For many organisations, banks, investors, and financial exposure remain a key driver. Even where reporting requirements have softened, the underlying risks have not gone away.

At the same time, leaders are trying to move beyond a purely compliance-led view. They can see that sustainability may affect competitiveness, reputation, customer trust, and even revenue, but these links are not always easy to measure with confidence.

This creates a familiar tension: sustainability is seen as important, but not always in ways that are easy to quantify or translate into clear internal priorities.

2. The real challenge is deciding where to act first

When leaders step back and look at the broad sustainability agenda, the biggest difficulty is deciding what deserves attention now.

A useful way to think about this is through two questions:

  • How much value could this area create or protect?
  • How difficult will it be to act on it meaningfully?

Some priorities are clearly valuable and relatively controllable. Others may also be highly important, but much harder to move because they depend on infrastructure, suppliers, policy conditions, internal coordination, or market readiness.

3. Some of the highest-value sustainability issues are also the hardest to move

A strong pattern across the discussion was that certain topics — especially those linked to energy, emissions, climate exposure, and value-chain impact — are often seen as strategically important, yet difficult to influence.

Progress may depend on asset ownership, external infrastructure, supplier behaviour, regulation, administrative systems, or policy consistency. In the case of value-chain impact, leaders also face limited supplier leverage, incomplete data, and alternatives that are not always easy to secure.

In other words, the value may be clear, but the path to action is not straightforward. This structural complexity helps explain why some organisations appear slow.

4. Practicality is not the opposite of ambition

Leaders are often best served by starting where value is clearer, control is higher, and measurement is more manageable.

That does not necessarily mean choosing the easiest topic. It means choosing an area where effort is more likely to translate into visible progress, organisational learning, and internal momentum.

A credible first move can build confidence, generate evidence, and make it easier to tackle more difficult issues later. In this sense, practicality is often what makes ambition executable.

5. Sustainability can require difficult strategic trade-offs

One of the more important themes was that stronger sustainability positioning can open doors, but may also close others.

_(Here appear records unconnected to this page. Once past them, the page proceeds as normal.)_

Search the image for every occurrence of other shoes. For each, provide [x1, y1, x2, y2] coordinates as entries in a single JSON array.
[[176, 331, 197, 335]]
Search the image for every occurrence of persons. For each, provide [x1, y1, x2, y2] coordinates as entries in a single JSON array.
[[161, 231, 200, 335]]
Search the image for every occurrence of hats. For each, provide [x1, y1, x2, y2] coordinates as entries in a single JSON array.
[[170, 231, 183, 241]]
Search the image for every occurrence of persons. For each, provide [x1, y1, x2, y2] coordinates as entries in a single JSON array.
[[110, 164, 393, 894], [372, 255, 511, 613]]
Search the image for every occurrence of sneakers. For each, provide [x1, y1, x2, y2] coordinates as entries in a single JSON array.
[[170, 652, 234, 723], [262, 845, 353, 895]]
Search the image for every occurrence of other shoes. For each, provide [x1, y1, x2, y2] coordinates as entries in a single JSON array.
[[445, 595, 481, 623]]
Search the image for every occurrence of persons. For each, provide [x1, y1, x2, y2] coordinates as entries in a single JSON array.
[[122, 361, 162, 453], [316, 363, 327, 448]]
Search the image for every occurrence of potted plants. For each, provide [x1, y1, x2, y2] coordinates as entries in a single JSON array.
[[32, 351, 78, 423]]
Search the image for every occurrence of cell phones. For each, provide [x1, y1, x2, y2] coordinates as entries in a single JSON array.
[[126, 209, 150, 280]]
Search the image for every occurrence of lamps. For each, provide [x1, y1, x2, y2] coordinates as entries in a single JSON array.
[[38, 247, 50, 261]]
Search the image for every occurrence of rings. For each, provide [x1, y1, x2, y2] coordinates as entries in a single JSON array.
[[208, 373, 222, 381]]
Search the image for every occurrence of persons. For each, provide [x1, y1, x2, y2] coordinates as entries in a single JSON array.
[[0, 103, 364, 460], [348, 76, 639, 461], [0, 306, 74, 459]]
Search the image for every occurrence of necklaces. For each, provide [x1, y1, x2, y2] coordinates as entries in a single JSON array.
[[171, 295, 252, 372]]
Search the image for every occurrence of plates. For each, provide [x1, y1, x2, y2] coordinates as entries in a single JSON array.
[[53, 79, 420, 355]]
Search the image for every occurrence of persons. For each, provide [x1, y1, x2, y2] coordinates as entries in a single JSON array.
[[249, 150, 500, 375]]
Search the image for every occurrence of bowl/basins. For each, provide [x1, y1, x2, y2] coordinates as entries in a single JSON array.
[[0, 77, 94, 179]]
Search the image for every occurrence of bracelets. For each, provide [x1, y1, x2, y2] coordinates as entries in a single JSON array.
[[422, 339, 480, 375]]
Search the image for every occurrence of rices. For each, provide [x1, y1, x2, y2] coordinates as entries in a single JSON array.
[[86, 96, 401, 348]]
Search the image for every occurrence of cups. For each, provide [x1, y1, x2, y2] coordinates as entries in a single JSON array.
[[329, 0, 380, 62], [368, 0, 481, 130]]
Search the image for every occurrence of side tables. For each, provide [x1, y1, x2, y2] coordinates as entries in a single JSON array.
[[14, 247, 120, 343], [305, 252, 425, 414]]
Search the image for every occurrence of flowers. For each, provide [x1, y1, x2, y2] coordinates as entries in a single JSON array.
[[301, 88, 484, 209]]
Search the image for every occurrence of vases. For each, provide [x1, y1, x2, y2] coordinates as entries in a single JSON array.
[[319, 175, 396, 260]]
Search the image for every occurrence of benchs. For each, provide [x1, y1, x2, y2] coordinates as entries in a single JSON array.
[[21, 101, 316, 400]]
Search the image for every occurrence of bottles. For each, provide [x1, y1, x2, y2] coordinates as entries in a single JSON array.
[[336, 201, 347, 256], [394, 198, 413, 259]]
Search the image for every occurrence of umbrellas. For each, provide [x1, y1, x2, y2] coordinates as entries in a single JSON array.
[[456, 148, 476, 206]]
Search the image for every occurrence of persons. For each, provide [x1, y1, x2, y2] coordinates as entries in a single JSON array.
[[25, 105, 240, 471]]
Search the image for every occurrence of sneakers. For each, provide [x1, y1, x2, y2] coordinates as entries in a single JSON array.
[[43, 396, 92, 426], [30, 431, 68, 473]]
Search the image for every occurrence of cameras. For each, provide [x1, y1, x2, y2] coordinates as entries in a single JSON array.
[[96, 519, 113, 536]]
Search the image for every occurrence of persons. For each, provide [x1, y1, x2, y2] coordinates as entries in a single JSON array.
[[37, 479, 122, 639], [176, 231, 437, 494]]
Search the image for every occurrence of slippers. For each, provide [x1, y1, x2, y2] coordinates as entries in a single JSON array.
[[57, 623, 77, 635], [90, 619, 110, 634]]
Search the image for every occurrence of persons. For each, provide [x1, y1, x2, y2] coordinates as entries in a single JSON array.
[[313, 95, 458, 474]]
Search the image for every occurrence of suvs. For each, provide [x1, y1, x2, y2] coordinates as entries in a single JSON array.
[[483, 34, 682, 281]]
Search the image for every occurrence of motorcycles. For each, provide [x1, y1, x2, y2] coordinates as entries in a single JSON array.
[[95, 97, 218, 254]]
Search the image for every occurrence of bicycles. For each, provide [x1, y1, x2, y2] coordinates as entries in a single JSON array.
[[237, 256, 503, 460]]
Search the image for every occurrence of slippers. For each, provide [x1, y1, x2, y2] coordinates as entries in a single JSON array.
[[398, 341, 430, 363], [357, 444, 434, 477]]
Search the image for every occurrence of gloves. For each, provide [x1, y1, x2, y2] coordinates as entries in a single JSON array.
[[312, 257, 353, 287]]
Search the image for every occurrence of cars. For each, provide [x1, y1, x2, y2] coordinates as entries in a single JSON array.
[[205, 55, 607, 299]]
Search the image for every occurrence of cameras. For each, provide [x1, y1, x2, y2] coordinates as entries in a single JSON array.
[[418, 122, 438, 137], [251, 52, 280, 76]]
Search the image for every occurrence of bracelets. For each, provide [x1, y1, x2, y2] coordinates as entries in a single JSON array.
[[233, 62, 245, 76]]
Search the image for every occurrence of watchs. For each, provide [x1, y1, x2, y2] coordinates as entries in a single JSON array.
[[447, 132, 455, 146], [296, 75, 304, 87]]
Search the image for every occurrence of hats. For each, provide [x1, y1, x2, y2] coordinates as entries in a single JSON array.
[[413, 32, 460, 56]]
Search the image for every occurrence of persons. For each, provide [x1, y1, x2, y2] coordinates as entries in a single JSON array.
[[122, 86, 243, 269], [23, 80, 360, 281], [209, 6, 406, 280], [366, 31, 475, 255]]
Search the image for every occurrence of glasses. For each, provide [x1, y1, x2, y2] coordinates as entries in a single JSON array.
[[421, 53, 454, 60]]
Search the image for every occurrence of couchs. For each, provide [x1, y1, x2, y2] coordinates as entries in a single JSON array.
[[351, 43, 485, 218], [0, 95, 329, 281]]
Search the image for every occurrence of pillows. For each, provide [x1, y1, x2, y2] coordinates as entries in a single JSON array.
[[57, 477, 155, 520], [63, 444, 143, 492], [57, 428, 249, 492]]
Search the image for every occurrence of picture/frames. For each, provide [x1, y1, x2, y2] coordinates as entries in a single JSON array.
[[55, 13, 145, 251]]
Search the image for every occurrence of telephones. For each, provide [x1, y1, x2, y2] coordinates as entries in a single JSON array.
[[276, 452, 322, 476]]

For some organisations, choosing a more values-led or standards-led path can support reputation, differentiation, and access to new markets. But it may also mean stepping away from certain revenue streams, client types, sectors, or geographies.

This is where sustainability stops being a messaging exercise and becomes a real strategic choice. It may require not only better sustainability planning, but also stronger commercial thinking around how revenue will be protected, replaced, or reshaped as positioning evolves.

6. Communication is becoming part of the sustainability challenge

A particularly interesting thread was that sustainability is not only an operational challenge. It is increasingly a communication challenge.

Leaders are asking: how do we explain the value of what we are doing? How do we position ourselves clearly in the market? How do we make longer-term benefits visible to customers who mostly see short-term cost?

Doing the work is not always enough. Organisations also need to communicate it credibly if they want it to translate into trust, differentiation, and commercial value.

7. Climate risk is still under-interpreted

The conversation on climate risk surfaced another important pattern: many organisations are beginning to acknowledge risk, but not yet fully interpret it. They may report on it. They may map it. They may recognise that stakeholders are asking questions.

But a more difficult question often remains underexplored: what is the data actually telling us, and what decisions does it require?

This is where the maturity gap seems to lie. Climate risk is not only about fines or compliance. It is about continuity, resilience, supply chains, insurability, operational disruption, and the ability to continue delivering under stress.

That requires organisations to move from reporting risk to managing it.

8. Leaders benefit from spaces where they can think out loud before they act

Perhaps the most important takeaway of all was not tied to sustainability content directly, but to leadership itself.

When leaders are given the opportunity to think out loud with others, compare how they are framing the problem, and pressure-test what is genuinely feasible, the conversation becomes far more practical.

Peers do not provide ready-made answers, but they help each other separate what is important from what is urgent, and what is difficult from what is impossible.

Then the next steps can begin.

Final reflection

If there was one message running through the session, it was this:

Sustainability progress becomes achievable when organisations can prioritise well, make sense of complexity, and turn broad ambition into credible action.

The question is: 
Where do we focus first, what trade-offs are we willing to make, and how do we turn intention into momentum?